PROBLEM REQUIREMENTS:
If a line in the listing includes the word "community", copy it out.

---------------

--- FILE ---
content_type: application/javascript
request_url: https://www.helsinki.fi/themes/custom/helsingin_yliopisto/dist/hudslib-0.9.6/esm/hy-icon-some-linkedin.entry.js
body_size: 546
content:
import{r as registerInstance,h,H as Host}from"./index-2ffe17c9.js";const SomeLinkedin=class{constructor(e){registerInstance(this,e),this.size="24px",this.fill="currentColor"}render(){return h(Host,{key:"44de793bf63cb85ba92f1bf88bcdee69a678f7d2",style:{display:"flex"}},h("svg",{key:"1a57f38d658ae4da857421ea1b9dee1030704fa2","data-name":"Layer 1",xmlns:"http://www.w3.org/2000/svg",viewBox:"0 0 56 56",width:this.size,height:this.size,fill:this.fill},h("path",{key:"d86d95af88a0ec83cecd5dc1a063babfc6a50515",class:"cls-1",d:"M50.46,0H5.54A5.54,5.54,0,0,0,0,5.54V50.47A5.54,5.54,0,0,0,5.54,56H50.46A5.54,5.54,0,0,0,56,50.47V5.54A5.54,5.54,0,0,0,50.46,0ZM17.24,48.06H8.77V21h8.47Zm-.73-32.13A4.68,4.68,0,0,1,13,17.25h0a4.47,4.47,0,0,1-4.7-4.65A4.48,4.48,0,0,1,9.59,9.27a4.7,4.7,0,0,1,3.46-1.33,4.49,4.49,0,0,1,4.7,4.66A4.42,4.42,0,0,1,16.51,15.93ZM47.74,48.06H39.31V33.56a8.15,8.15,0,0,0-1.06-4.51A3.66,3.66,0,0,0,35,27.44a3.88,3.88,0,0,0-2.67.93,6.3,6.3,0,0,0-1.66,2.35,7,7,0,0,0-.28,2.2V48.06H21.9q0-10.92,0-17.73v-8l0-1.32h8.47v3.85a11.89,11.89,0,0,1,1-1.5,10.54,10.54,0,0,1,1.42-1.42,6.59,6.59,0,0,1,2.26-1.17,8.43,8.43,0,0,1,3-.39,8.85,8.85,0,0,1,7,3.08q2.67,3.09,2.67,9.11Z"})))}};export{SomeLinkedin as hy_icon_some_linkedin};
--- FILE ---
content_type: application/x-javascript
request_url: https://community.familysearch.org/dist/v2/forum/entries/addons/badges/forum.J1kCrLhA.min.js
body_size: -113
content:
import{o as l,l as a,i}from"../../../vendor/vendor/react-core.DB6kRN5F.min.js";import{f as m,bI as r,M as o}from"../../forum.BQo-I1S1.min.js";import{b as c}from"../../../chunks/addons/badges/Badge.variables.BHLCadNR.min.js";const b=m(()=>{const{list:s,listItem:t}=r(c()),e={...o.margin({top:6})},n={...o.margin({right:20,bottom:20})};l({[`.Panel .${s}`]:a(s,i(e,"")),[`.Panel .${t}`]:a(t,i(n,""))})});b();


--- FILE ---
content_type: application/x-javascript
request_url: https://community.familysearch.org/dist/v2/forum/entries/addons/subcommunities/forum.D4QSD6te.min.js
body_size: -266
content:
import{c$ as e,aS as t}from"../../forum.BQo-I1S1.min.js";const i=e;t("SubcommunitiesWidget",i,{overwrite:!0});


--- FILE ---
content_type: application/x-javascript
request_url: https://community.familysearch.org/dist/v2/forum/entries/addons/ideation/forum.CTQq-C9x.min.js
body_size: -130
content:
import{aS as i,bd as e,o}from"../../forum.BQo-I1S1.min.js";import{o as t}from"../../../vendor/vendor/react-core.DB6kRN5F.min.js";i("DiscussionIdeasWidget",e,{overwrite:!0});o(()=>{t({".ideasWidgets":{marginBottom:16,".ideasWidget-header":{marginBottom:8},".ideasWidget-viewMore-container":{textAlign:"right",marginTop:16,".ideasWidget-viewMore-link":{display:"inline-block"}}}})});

---------------

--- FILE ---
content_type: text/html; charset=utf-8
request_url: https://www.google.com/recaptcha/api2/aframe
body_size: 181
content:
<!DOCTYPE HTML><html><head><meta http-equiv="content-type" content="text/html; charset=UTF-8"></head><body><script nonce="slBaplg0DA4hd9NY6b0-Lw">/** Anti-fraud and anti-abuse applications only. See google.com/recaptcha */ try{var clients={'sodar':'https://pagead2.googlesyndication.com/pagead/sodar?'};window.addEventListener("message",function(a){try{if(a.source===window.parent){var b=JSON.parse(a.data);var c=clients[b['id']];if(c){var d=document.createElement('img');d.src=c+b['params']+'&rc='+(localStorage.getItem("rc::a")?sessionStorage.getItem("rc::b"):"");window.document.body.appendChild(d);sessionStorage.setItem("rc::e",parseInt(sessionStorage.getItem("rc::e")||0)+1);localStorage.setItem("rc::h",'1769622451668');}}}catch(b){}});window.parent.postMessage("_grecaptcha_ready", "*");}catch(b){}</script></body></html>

---------------

TASK OUTPUT:
request_url: https://community.familysearch.org/dist/v2/forum/entries/addons/badges/forum.J1kCrLhA.min.js
request_url: https://community.familysearch.org/dist/v2/forum/entries/addons/subcommunities/forum.D4QSD6te.min.js
request_url: https://community.familysearch.org/dist/v2/forum/entries/addons/ideation/forum.CTQq-C9x.min.js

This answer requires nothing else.